Нередко к своей работе ученые подходят с такой позиции, которая понятна только им одним и в основе которой лежат интуитивные представления о некоем явлении, которое они стремятся понять. Предполагается, что они должны отбросить эти представления и разработать эксперименты, призванные помочь разобраться в природе этого явления, но, если научная тема имеет отношение к психологии, возникают проблемы особого рода, потому что отбросить интуитивные представления из этого процесса гораздо труднее. Как подчеркивали Джордж Мандлер и Уильям Кессен в своей монографии «Язык психологии» (1959), «атомы не изучают атомы, а звезды не разбираются с тем, как устроены планеты… Тот факт, что человек изучает сам себя, и наличие у него архаичных понятий, которые сохраняются в повседневном поведении, являются главными препятствиями на пути научной психологии».
Одним из таких архаичных представлений является идея о том, что поведенческие и физиологические реакции, которые происходят в связи с нашими эмоциональными ощущениями, на самом деле этими ощущениями и вызваны. Дарвин, как мы уже видели, относил это на счет устоявшейся народной мудрости. Безусловно, у людей такие интуитивные представления абсолютно естественны. Будучи людьми, ученые часто испытывают страх, они замирают или убегают, столкнувшись с опасностью. Такие интуитивные представления могут превратиться в предположения. Например, психическое состояние страха и его поведенческие представители так тесно связаны между собой, что, кажется, в мозге они собраны в один пучок – иначе почему они с таким постоянством проявляются одновременно? Предположения могут превратиться в убеждение – в тех зонах мозга, которые управляют поведенческими и психологическими реакциями, также обитают и чувства. И хотя каждый ученый знает, что взаимосвязь и причинно-следственные отношения – это не одно и то же, некоторые вещи настолько очевидны, что казуальная зависимость воспринимается как данность, превращается в научный труизм, факт, догму, не требующую доказательств.
В конце XIX века, в период расцвета ментализма, первым насторожился Уильям Джеймс; он засомневался в том, что именно страх заставляет нас бежать при виде медведя. Поскольку Джеймса больше интересовало, как возникают переживания и другие эмоции, которые мы испытываем, он мало писал о том, почему мы ведем себя тем или иным образом, лишь сомневался в том, что причиной поведения могут быть чувства. Бихевиористы подняли идею Джеймса на новый уровень, исключив все внутренние состояния из числа важных психологических тем. Правда, термин «внутреннее состояние» (и в особенности «психическое состояние») они сохранили и начали использовать для описания отношений между стимулом и поведением. Слово «страх», например, использовалось для описания отношений «стимул – реакция», характеризующих опасную ситуацию, однако после того, как бихевиоризм сдал свои позиции, ученые почувствовали себя свободно и смогли высказать предположение о том, что как у животных, так и у людей в основе поведенческих реакций на опасность лежит субъективный опыт.

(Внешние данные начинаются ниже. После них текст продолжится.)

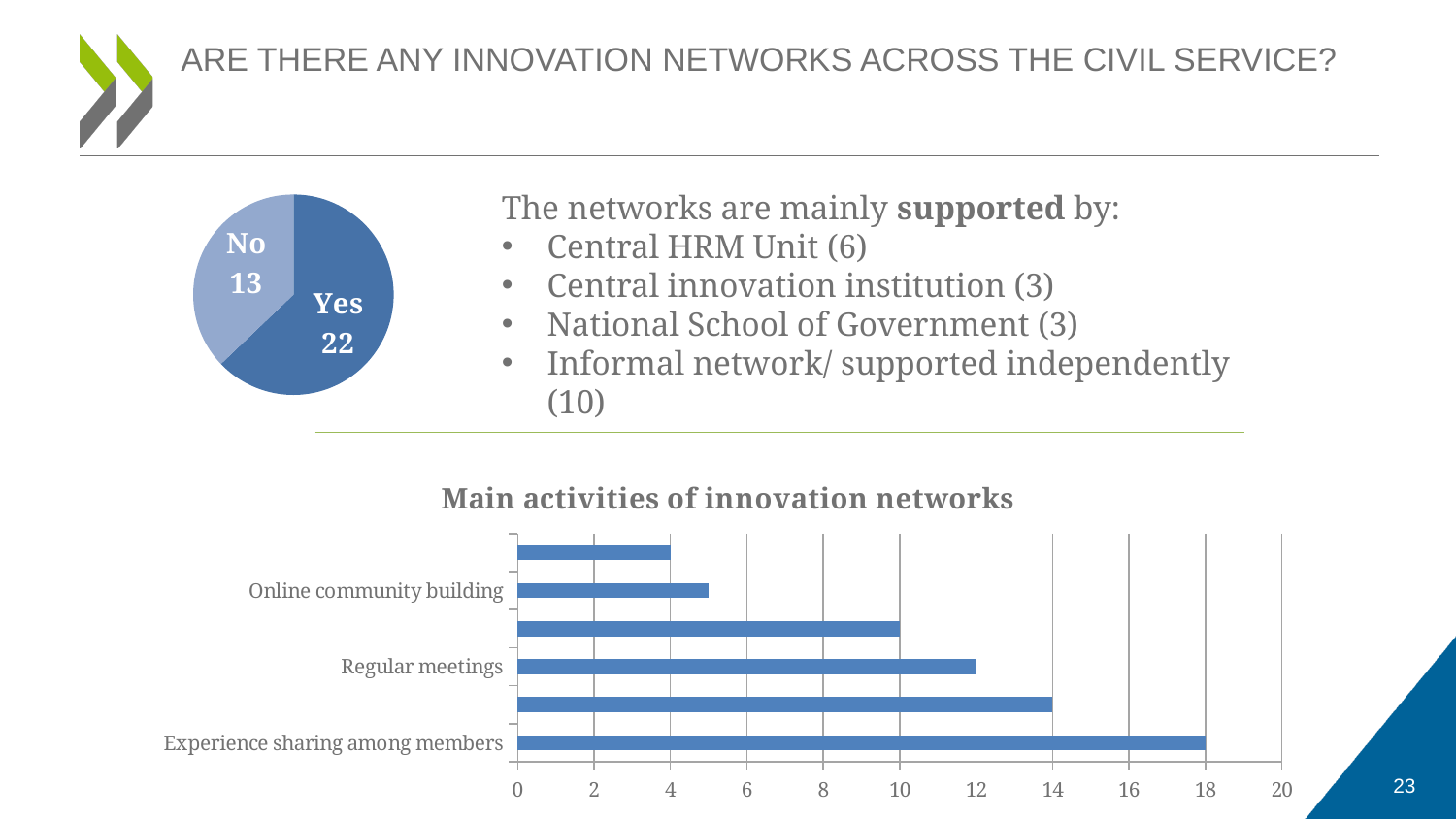
In the pie chart, what is the total of the 'Yes' and 'No' counts? 35 In the pie chart, which slice is larger, 'Yes' or 'No'? Yes In the pie chart, what is the difference between the 'Yes' and 'No' counts? 9 What kind of chart is the 'Main activities of innovation networks' chart? bar chart In the 'Main activities of innovation networks' chart, is the value for 'Online community building' greater or less than 6? less In the 'Main activities of innovation networks' chart, what is the difference between 'Experience sharing among members' and 'Regular meetings'? 6 In the 'Main activities of innovation networks' chart, what is the value for 'Experience sharing among members'? 18 In the pie chart, how many responses are 'No'? 13 In the pie chart, how many responses are 'Yes'? 22 In the 'Main activities of innovation networks' chart, what is the value for 'Regular meetings'? 12 In the 'Main activities of innovation networks' chart, how many bars are plotted? 6 In the 'Main activities of innovation networks' chart, which activity has the highest value? Experience sharing among members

Исследование, проведенное Питером Лангом в конце 1960-х годов, ознаменовало собой вероятную правоту Джеймса, который сомневался в обиходном представлении о роли страха и других эмоций в поведении. Его эксперименты, которые с тех пор много раз повторяли, показали, что взаимосвязь между субъективным опытом страха и сопутствующими поведенческими и психологическими реакциями на самом деле слабее, чем люди считают исходя из своего собственного опыта.
Причиной, объясняющей, почему людям кажется, что эта связь сильнее, чем есть на самом деле, возможно, является предвзятость восприятия. Значительный объем представлений мы наследуем с постулатами фолк-психологии нашей культуры, и как только такое представление занимает свое место, оно начинает выполнять функцию безусловного основания для формирования интуитивных представлений, управляющих нашими действиями. Поведение, которое не соотносится с этими представлениями, обесценивается и игнорируется.